Scotland Becomes First Nation to Ban Use of Effective Anesthetic Due to Climate Change

Scotland has become the first nation to ban the use of desflurane, a common and effective drug used in medical anesthesia. Desflurane has been banned in Scotland as of March of this year because of its alleged link to global warming. England’s National Health Service will, likewise, ban use of the drug beginning in 2024.

Anesthetic gasses such as desflurane and sevoflurane are considered hydrofluorocarbons (HFCs), the same type of gasses which, allegedly, caused a hole to grow in Earth’s ozone layer decades ago. The ozone hole conspiracy has long since been supplanted by climate change as the world’s foremost environmental bogeyman.

The European Union also plans to discontinue use of the drug in 2026 unless it is strictly required and no other anesthetic can be used.

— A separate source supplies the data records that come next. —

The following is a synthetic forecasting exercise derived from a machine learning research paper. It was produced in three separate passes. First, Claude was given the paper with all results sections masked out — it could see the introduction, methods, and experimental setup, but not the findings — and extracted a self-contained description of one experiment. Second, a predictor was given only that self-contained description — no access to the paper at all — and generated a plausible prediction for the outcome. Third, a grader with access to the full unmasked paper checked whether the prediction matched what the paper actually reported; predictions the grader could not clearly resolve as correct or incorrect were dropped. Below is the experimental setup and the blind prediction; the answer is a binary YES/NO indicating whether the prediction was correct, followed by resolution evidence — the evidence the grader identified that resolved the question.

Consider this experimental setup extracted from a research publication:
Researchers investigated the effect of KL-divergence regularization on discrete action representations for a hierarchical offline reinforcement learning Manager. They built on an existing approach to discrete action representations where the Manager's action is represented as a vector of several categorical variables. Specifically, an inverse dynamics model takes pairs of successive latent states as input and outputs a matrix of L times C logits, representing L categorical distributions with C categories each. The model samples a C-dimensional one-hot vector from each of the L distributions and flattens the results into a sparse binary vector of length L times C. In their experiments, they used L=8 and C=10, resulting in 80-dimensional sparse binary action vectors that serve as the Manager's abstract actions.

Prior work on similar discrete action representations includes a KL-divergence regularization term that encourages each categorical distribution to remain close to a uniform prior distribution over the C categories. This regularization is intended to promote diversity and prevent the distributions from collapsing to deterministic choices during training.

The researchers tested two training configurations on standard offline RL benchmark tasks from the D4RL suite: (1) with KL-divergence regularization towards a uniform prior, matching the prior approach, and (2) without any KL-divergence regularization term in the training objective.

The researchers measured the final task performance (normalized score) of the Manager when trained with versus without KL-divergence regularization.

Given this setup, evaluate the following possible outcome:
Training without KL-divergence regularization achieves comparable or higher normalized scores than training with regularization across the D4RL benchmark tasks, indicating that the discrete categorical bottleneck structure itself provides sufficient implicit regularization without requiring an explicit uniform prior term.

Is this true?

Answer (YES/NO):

The ban on the drug is a part of Scotland’s National Green Theatres Programme, an effort aimed at creating a “net zero” health service in Scotland.

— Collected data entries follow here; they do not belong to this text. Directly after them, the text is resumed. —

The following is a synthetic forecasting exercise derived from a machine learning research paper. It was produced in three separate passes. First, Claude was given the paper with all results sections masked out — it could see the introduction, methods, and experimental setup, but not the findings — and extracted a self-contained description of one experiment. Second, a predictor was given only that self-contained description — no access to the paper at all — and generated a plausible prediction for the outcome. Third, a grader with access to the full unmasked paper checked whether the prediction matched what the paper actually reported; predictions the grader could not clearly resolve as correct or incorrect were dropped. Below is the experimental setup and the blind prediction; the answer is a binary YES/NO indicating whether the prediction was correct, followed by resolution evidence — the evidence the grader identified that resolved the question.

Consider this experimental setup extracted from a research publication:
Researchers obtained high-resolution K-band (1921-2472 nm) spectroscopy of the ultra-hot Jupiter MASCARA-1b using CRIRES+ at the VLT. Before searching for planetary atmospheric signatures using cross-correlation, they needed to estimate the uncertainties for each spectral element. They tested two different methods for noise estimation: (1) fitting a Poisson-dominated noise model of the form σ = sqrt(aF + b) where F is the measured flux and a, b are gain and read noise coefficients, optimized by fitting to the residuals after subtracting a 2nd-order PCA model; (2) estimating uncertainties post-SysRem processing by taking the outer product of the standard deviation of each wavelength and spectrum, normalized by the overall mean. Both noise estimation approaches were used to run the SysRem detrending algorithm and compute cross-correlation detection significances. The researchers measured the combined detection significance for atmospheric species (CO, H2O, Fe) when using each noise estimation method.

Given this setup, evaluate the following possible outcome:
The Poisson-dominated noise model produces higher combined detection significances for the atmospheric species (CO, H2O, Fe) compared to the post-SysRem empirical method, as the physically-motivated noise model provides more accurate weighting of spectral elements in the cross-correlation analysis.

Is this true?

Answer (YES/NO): YES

According to Scotland’s NHS, halting the use of this beneficial drug will create no dire consequences for patients and will drastically cut down on harmful climate emissions.

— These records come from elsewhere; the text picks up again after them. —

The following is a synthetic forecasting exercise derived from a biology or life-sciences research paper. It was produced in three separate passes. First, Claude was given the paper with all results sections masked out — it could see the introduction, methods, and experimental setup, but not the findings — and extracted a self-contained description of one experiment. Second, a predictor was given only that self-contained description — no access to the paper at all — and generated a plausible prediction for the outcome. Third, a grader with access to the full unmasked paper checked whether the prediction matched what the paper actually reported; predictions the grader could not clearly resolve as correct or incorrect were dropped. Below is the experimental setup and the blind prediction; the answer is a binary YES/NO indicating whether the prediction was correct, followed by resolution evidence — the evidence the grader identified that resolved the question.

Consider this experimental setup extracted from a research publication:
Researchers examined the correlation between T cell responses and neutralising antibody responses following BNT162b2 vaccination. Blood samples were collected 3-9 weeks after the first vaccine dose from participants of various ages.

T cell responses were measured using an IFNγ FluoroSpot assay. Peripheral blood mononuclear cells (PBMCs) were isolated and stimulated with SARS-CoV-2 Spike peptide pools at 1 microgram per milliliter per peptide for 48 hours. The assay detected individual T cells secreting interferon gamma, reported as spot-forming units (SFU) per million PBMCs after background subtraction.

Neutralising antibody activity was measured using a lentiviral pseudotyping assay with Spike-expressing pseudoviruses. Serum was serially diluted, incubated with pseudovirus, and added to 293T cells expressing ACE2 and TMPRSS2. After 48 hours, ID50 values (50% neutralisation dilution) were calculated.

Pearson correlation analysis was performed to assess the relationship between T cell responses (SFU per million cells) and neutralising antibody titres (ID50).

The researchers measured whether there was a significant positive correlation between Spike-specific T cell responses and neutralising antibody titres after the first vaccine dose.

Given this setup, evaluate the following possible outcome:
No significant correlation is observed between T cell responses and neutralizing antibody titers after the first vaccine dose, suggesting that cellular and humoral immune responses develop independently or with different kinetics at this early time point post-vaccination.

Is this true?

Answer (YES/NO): YES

“Stopping the use of Desflurane across NHS Scotland, with use allowed only in exceptional clinical circumstances, has already reduced harmful emissions by around 6.17 kilo tons of carbon a year — the same as powering 1,700 homes every year,” NHS Scotland claimed in a statement.

“Over the course of a year, emissions saved through the elimination of Desflurane would be equivalent to driving around the earth 740 times or driving between Glasgow and London 42,500 times,” NHS Scotland declared.

The Scottish government assures citizens that patient safety is not an issue with the new ban.

“Programmes like this are key to our transition to become a net-zero health service, whilst ensuring patient safety remains at the heart of every clinical decision,” said Cabinet Secretary for Health and Social Care Humza Yousaf.

According to proponents of the ban, ceasing the use of desflurane across the entire U.K. will be equivalent to cutting the emissions caused by powering 11,000 homes every year.

“I realized in 2017 that the amount of desflurane we used in a typical day’s work as an anesthetist resulted in emissions equivalent to me driving 670 miles that day,” said Dr. Kenneth Barker, an anesthetist and the clinical lead for Scotland’s National Green Theatres Programme. “I decided to stop using it straight away and many fellow anesthetists have got on board.”

“When you are faced with something as obvious as this and with the significance it has to the environment — I am very glad we have got to this stage,” Barker added.

The ban on desflurane has the United Nations and “Great Reset” written all over it.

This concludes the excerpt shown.